Louis Fox (? - c. December 4, 1866) was an American professional billiards player in the mid-19th century who was briefly the U.S. champion. He is well known for an incident which may or may not have actually happened: He is alleged to have committed suicide as the result of losing a match after a fly interfered with play. The story has become a legend that is often reported as fact.
The confirmed facts are that Fox, who was defending his title as American champion, was defeated in a match by John Deery on September 7, 1865, at Washington Hall in Fox's home town, Rochester, New York; Fox went missing in Rochester on or about December 4, 1866; and his body was found in the Genesee River near the Rochester neighborhood of Charlotte on May 10, 1867. Washington Hall, since demolished, stood at the northeast corner of Main and Clinton, about three blocks east of the Genesee.
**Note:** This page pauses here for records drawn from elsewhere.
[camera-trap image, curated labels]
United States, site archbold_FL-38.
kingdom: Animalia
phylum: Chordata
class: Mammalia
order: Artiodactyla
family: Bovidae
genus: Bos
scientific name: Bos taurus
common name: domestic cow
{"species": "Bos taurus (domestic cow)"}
The classic version of the story is that Fox was on his way to victory when a fly settled on the cue ball. Fox repeatedly waved his cue stick over the ball to try to brush the fly away. On the third attempt, Fox touched the ball, technically a miscue, forfeiting his shot. His opponent Deery rallied to win the match. The stunned Fox left the billiard hall and committed suicide by diving into the Genesee River. Variations of the story's ending have him drowning himself immediately after the match; the next day; or some time later.
Contemporary sources reported Deery's victory, but apparently nothing about the fly. Reports of Fox's death disagreed on whether his death was thought to be by accident or suicide. Another element appearing in later versions of the story is an alleged $40,000 prize. The prize was actually $1,000.